Colombo was asking about Percy the other day. And when I looked round for him, I couldn’t see him. “Where is he”, I asked myself. Where indeed.He’s in the mancupboard of course. But I seem to have mislaid it. Somewhere along the way. I’ll find it at some point. I have found everything so far. My camera in Montreal. My sunglasses twice. Somebody always finds my stuff and gives it back to me.
I pity the poor girl who finds the mancupboard. She won’t know what to make of it.
I remember the night I had the Good Friday party in my flat and Simon came over late and demanded to see it. And I was thinking, dude, you’re standing in it. But it was too big a leap of faith. People can misunderstand you. Well, they do me all the time. They think I’m being really aggressive and actually, I’m just getting my retaliation in first.
I did it at the weekend. I shouted at some poor hotel clerk because he wouldn’t sell me a packet of cigarettes. I told him he was a moron. Well, he was. But I shouldn’t have said that. I do a lot of things I am ashamed of afterwards. But it was weird, when we were all talking about it afterwards, Tracy said that I was right to call him a moron.
That stopped me in my tracks I can tell you.
What happened was, the guy wouldn’t sell me the cigarettes because he was doing his books. And I had to come back in a half an hour. This was at two in the morning, just after the nightclub had closed.

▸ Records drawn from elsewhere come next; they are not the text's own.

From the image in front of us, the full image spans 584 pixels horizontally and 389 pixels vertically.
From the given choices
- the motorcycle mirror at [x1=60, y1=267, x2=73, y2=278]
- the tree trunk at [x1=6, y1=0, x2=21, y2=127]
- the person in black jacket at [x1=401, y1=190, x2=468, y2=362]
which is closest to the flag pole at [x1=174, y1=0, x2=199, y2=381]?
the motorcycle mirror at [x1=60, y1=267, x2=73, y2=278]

Legends Niteclub. If you’re interested.
In Kentville.
Which is like Smallville. Without Superman.
We were staying in the Wandlynn Motel. Me and Tracy and Tina and Martin. And Kevin was up visiting Tammy, so they called over on the Friday night.
Six of us sitting there with a very large bottle of vodka and Ophelia on the way.

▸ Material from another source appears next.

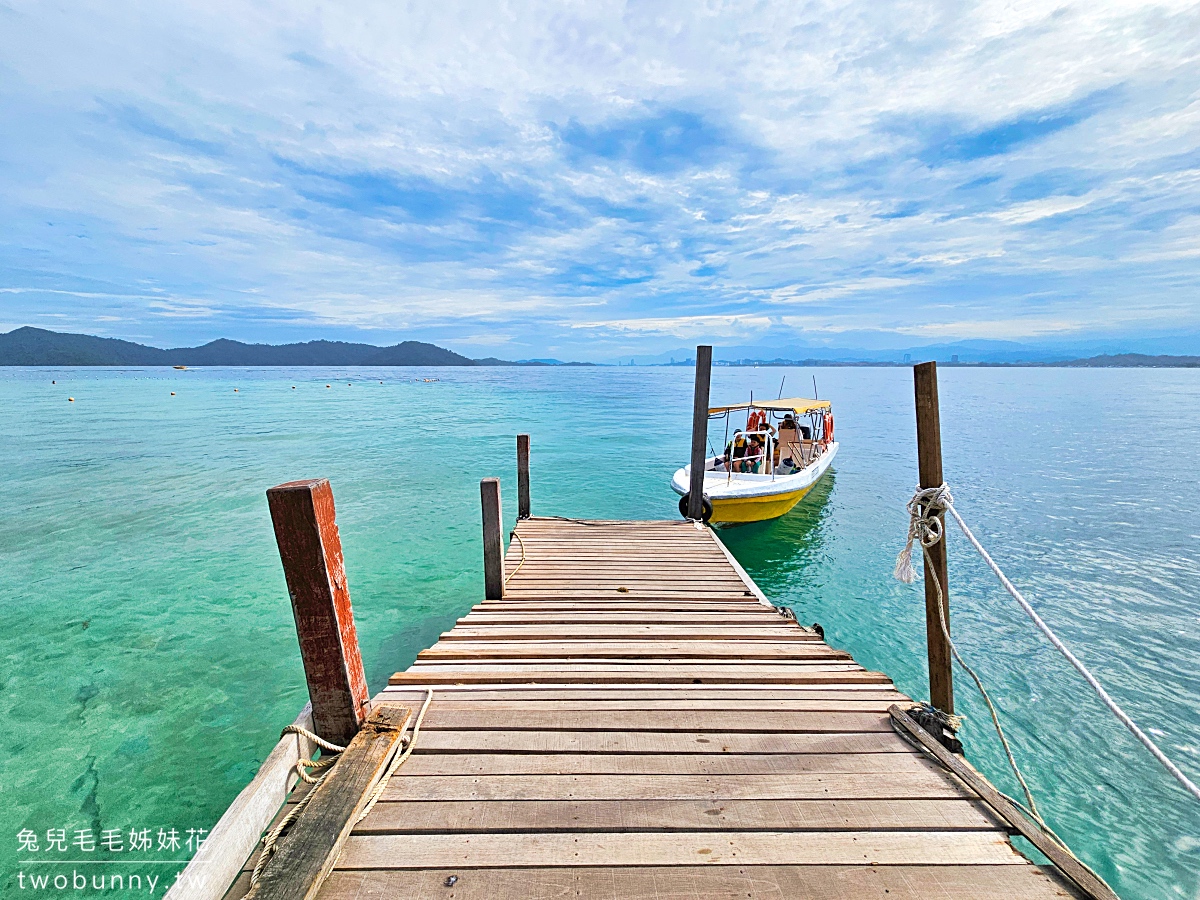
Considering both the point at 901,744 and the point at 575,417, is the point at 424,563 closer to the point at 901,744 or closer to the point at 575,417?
the point at 901,744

Anyway, I eventually growled back to my room, sans cigarettes, and Tracy went and got them for me from him.
So then I went running back down to the foyer demanding that he sell me a packet. Which he did. I must have frightened the living daylights out of him. But we shook hands and parted friends.
I wonder does he like his job? Or does he just do it to feed his kids? Or does he beat his wife to make up for it? Or is he gay? Or does he have a young one shacked up somewhere that his missus doesn’t know about? Or what? What, what, what? What makes him tick? What makes everyone tick? And why the hell do I want to know so bad?

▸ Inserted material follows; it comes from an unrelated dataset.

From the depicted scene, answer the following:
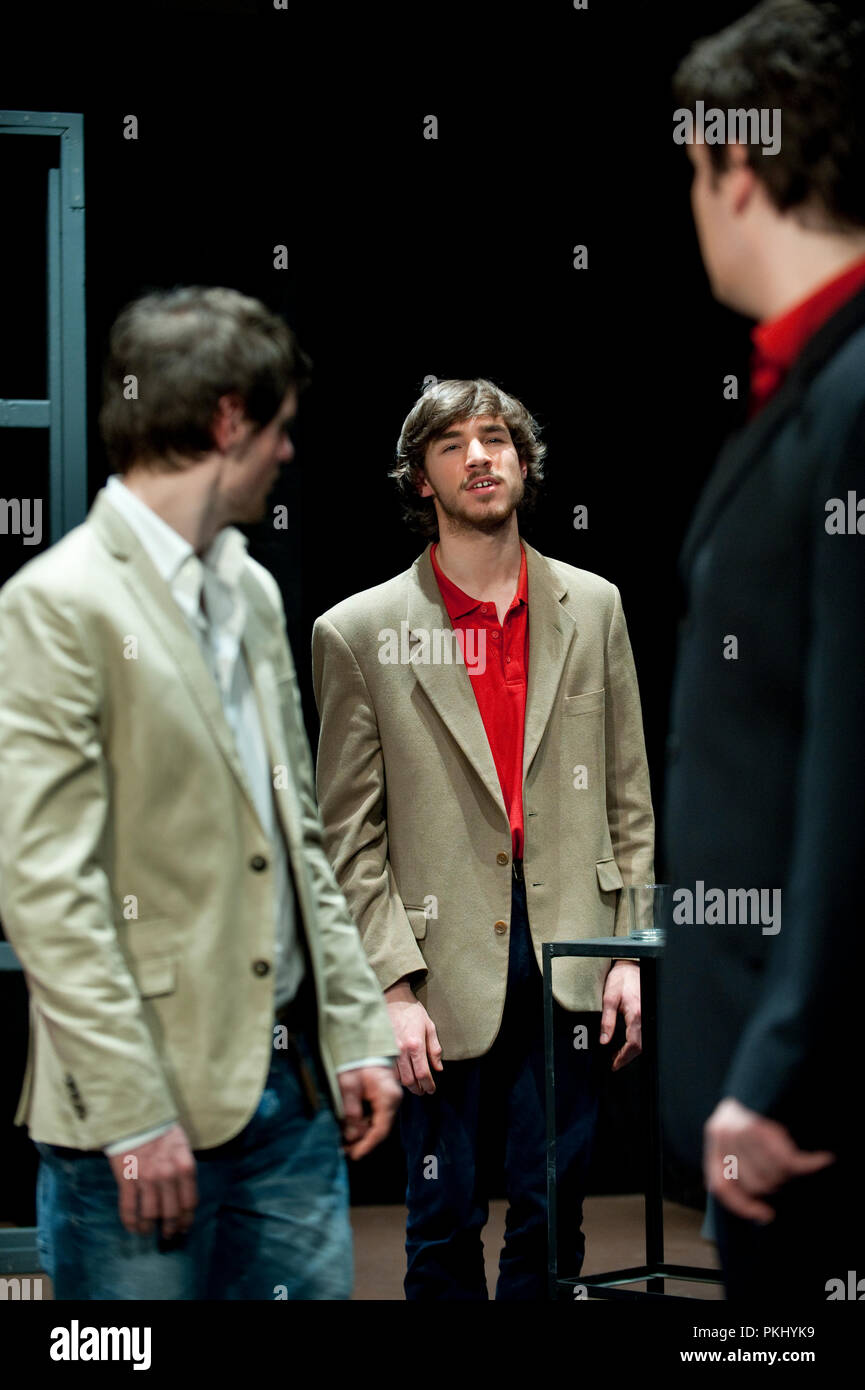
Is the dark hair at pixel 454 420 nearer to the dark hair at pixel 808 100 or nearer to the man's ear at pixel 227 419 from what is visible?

So yeah, Tracy rides point for me. We’ll be unstoppable. We’re going to drive a rig across America. I want to bring the truth about justice to some impoverished barrio south of Cancun, but I might have to talk him into that. That’s a long way away. Also, he sees angles I don’t. Between us, we have most of them covered.
We didn’t do much on Friday night. We were all tired. We just sat around in our room and had a few drinks. Chatted. They told me about Sarah’s Sister, the sex shop in New Minas. New Minas is the Blanchardstown of West Nova. We decided we’d go and get Kevin a present the next day. He was supposed to come with us, but he changed his mind.
We got up fairly early on Saturday and went for breakfast in the motel restaurant and I had maple syrup on my bacon because you can here in Canada. Then we drove down to New Minas.
Man, that shop is some busy. I couldn’t believe all the people traipsing in and out. It had its own carpark. I of course, being Irish, parked in the lot belonging to the shop down the block and made them all walk up in the rain. Just in case I got spotted. Anyway, it was just a normal store, with deep shelves covered in sex toys of one description or another.
I have led a very sheltered existence I think.
I saw my first Egyptian love swing.
I wonder do they do them in lilac?
We don’t love Kevin enough to pay eighty bucks for a proper luuurv toy, and he doesn’t need one anyway, so we bought him some class of erotic massage oil. Then we went to Walmart to get stuff for Tracey to take to Alberta.
It was my first time in a Walmart too. I usually refuse to go into them. But it was raining and I wanted to see what it was like.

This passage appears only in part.